§ Exercise set
**A.** In the Coffea tutorial, how many muons in total are spread across the 100000 subarrays?
**B.** Please pick up the Coffea tutorial after its last sentence and continue it.

§ Document extract
Start of Block

PyHEP 2020: Columnar Analysis at Scale with Coffea

Authors

Presenter: Mat Adamec (UNL)

coffea:
DOI
  • Lindsey Gray, Matteo Cremonesi, Bo Jayatilaka, Oliver Gutsche, Nick Smith, Allison Hall, Kevin Pedro, Maria Acosta (FNAL); Andrew Melo (Vanderbilt); Stefano Belforte (INFN); and others
  • In collaboration with IRIS-HEP members: Jim Pivarski (Princeton), Ben Galewsky (NCSA), Mark Neubauer (UIUC)

coffea-casa:
  • Ken Bloom, Oksana Shadura (UNL); Garhan Attebury, Carl Lundstedt, Derek Weitzel (UNL-HCC); Mátyás Selmeci (UWM); Brian Bockelman (Morgridge Institute)


Introduction

This tutorial is intended to be a walkthrough of the foundations of an analysis implemented in Coffea (specifically, single top-Higgs production, https://doi.org/10.1103/PhysRevD.99.092005). We will go through data selection using a columnar representation, go over some edge cases to that representation, and plot some relevant data. At the end, we will wrap everything together and demonstrate how Coffea can be easily deployed for scaling an analysis up. This is also a prime opportunity to show off a prototype analysis facility being developed by the coffea-casa team, which was presented yesterday by Oksana Shadura ("A prototype U.S. CMS analysis facility").

Review

For the purposes of this tutorial, we will load in a sample file used in the analysis, as well as NanoEvents from the Coffea package. A NanoEvents tutorial was given on Monday by Nick Smith, but I will give a quick review of its basics.

In [ ]:
import numpy as np
import awkward as ak
from coffea.nanoaod import NanoEvents
from uproot_methods import TLorentzVectorArray
import time

file = 'root://hcc-stash.unl.edu:1094//osgconnect/public/dweitzel/coffea-casa/38E83594-51BD-7D46-B96D-620DD60078A7.root'
events = NanoEvents.from_file(file, entrystop=100000)

NanoEvents lazily reads file into a jagged array structure (specifically, an awkward array), events. We can poke around events by looking at the .columns attribute, which tells us all of the possible fields we can access.

In [ ]:
print(events)
print('\n')
print(events.columns)

These fields can be accessed as attributes of the event array. For example, to peek at Muon:

In [ ]:
print(events.Muon)
print(events.Muon.size)

A note about structure: notice that events.Muon is jagged; it is an array of subarrays, which have arbitrary length (they can even be empty)! The only thing that's necessary is that each event has one subarray. As we can see above, in our example some subarrays have one muon, some have two, some have none, some even have four; the total, however, is 100919 muons, spread across 100000 subarrays.

End of Block

§ Information given
Start of Block

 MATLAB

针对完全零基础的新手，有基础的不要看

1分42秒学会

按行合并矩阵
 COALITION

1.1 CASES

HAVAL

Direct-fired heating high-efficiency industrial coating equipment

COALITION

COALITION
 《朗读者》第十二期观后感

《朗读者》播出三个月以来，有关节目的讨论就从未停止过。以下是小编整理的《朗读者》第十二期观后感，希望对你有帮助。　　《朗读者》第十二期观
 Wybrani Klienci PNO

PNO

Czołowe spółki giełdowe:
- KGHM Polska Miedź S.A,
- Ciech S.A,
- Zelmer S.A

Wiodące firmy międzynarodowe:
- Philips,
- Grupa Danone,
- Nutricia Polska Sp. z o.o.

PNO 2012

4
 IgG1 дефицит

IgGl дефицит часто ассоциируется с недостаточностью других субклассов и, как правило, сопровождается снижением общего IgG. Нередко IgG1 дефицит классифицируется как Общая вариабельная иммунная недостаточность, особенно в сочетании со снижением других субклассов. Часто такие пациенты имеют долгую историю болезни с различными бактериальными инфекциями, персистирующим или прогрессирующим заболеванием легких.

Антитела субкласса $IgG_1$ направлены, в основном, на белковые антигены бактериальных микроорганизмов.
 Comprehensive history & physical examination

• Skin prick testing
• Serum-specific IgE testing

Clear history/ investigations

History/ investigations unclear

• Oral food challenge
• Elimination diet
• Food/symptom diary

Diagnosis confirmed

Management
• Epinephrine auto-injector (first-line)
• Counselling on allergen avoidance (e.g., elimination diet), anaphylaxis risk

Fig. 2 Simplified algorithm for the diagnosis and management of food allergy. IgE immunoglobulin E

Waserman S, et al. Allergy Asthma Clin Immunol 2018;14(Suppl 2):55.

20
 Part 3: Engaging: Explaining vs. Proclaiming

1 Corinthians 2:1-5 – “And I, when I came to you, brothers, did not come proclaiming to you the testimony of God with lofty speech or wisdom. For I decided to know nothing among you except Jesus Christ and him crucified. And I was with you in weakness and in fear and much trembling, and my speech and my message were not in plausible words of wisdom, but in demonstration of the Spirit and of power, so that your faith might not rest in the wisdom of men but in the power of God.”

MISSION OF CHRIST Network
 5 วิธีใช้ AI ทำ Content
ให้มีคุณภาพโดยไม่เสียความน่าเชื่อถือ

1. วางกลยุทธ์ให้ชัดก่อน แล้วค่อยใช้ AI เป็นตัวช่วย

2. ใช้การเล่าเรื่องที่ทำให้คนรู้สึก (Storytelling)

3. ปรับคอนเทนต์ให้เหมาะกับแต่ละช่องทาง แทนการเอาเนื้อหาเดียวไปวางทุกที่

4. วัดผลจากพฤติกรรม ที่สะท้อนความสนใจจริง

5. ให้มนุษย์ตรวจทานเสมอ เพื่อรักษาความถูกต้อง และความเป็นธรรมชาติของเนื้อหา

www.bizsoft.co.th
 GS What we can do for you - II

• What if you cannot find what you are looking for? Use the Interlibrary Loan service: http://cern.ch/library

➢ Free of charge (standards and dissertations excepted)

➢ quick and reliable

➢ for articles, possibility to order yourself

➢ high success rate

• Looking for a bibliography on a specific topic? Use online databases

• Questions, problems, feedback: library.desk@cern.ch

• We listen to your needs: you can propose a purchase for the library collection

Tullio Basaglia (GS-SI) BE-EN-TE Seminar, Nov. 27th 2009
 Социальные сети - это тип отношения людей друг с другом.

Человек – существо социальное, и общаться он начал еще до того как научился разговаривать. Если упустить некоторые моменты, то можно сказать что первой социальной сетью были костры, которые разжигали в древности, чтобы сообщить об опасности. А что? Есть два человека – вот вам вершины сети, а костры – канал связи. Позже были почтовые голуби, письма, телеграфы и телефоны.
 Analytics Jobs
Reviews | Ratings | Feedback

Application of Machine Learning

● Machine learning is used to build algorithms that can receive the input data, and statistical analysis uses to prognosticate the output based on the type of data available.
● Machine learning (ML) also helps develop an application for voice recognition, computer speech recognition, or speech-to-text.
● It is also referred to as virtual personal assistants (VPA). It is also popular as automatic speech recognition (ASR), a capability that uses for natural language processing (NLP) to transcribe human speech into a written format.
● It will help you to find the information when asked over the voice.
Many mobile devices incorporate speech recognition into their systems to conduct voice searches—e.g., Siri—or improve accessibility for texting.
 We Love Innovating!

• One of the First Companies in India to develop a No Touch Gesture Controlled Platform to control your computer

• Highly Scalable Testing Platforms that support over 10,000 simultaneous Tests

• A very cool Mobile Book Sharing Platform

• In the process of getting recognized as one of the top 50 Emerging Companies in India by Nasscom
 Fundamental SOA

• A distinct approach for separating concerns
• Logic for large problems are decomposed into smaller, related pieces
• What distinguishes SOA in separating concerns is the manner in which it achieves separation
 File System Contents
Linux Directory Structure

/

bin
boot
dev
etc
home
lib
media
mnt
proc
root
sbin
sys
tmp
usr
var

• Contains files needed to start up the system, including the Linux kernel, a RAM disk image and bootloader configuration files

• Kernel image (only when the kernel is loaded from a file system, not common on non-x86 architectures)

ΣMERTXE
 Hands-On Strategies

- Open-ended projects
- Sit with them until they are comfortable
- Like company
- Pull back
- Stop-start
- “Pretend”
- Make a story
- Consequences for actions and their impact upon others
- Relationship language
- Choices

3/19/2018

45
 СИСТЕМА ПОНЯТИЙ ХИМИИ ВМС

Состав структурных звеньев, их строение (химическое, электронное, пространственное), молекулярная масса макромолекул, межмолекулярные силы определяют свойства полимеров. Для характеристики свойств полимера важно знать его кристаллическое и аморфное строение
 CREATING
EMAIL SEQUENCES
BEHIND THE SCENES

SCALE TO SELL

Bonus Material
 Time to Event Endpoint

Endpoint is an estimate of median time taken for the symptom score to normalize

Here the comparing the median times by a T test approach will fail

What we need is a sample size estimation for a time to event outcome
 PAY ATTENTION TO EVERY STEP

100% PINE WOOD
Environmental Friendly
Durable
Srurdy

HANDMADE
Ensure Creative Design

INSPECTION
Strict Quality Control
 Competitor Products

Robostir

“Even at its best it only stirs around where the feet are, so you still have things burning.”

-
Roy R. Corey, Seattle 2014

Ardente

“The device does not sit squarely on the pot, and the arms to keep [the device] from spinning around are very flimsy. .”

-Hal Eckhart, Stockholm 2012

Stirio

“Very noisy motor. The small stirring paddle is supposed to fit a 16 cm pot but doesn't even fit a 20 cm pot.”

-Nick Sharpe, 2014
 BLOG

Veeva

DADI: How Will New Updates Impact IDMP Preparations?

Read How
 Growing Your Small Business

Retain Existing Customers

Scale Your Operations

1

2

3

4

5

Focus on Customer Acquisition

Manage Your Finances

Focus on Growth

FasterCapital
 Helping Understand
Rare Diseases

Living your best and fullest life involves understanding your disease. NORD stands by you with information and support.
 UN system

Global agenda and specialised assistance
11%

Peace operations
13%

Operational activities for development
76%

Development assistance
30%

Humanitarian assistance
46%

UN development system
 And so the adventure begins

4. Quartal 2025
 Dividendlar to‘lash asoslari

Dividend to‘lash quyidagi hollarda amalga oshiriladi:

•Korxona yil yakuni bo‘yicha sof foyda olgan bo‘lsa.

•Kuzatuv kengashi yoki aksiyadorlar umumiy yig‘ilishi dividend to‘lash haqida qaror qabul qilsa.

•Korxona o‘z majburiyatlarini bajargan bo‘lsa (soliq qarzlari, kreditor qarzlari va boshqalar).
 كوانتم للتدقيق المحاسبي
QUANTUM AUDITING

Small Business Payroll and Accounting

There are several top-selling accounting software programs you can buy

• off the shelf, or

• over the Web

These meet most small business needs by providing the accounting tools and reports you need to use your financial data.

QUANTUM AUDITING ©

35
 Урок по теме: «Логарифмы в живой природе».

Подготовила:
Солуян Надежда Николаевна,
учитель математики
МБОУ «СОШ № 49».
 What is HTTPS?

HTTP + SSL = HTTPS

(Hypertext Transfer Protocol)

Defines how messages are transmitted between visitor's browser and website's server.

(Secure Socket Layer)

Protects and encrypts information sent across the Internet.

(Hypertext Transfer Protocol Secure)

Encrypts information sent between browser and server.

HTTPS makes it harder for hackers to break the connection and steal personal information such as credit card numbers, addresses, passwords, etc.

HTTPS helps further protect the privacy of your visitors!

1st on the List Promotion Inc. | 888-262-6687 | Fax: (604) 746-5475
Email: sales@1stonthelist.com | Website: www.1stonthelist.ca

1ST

End of Block

§ Answers
**A.** 100919 muons.

**B.**
The Muon array also has further depth to it (most event columns do!) We can look at its columns just as we did with the events array, and we can access any of them as an attribute of events.Muon. As an example, pt:

In [ ]:
print(events.Muon.columns)
print('\n')
print(events.Muon.pt)

It's important that you feel comfortable accessing data within the events array as a basis for the rest of this tutorial. Please, take a moment and play around with it!

In [ ]:
 

Now, we can access data, but how do we manipulate it? Possibly the most critical component of columnar analysis is the concept of masking. A mask is an array of booleans, which another array can be masked by, thus accepting or rejecting elements of that array based on whether the corresponding mask element is True or False. A basic example below:

In [ ]:
data = np.array(['a', 'b', 'd', 'c'])
mask = np.array([True, True, False, True])

data[mask]

We can generate a mask by executing a conditional statement involving any of our awkward arrays. Let's say we want to select muons whose pt > 40:

In [ ]:
muons = events.Muon

print('Unmasked data:')
print(muons.pt)

print('\nMask of data:')
print(muons.pt > 40)

print('\nMasked data:')
print(muons.pt[muons.pt > 40])

We will employ masking in our analysis to reject leptons and events which do not meet the cuts that we desire.

Lepton Selection

Let's now begin with some lepton selectionn, which lends itself towards a simple columnar implementation. We will begin with muons, which have relatively straight-forward cuts, and show off some more complexity with electrons. All tables of cuts are taken from the single top-Higgs analysis mentioned above.

Muon Selection

How would we make these cuts with our columnar tools? An easy three-step plan:
  1. generate a mask for each condition
  2. combine them together into a single mask
  3. mask the muon array with the final mask
In practice, we can skip the second step by stringing our conditionals together with &'s. A quick warning: for masks in Coffea, '&' should always be used over 'and,' as the latter is considered ambiguous. This is an underlying quirk of numpy.

The only intermediate step is figuring out which columns you need and how they are structured; I've left in an extra cell if you want to poke at any specific ones.

In [ ]:
loose_muons = muons[(np.abs(muons.eta) < 2.4) &
                    (muons.pt > 5) &
                    (np.abs(muons.dxy) < 0.05) &
                    (np.abs(muons.dz) < 0.1) &
                    (muons.sip3d < 8) &
                    (muons.miniPFRelIso_all < 0.4) &
                    (muons.looseId)]
                    # Note that no other cuts are necessary for loose muons!

# To construct the tight selection, we may as well make use of the loose cut, since they overlap.
tight_muons = loose_muons[(loose_muons.pt > 15) &
                         (loose_muons.mediumId) &
                         (loose_muons.tightCharge > 1) &
                         (loose_muons.mvaTTH > 0.9)]
In [ ]:
print(muons.columns)
print('\n')
print(muons.mediumId)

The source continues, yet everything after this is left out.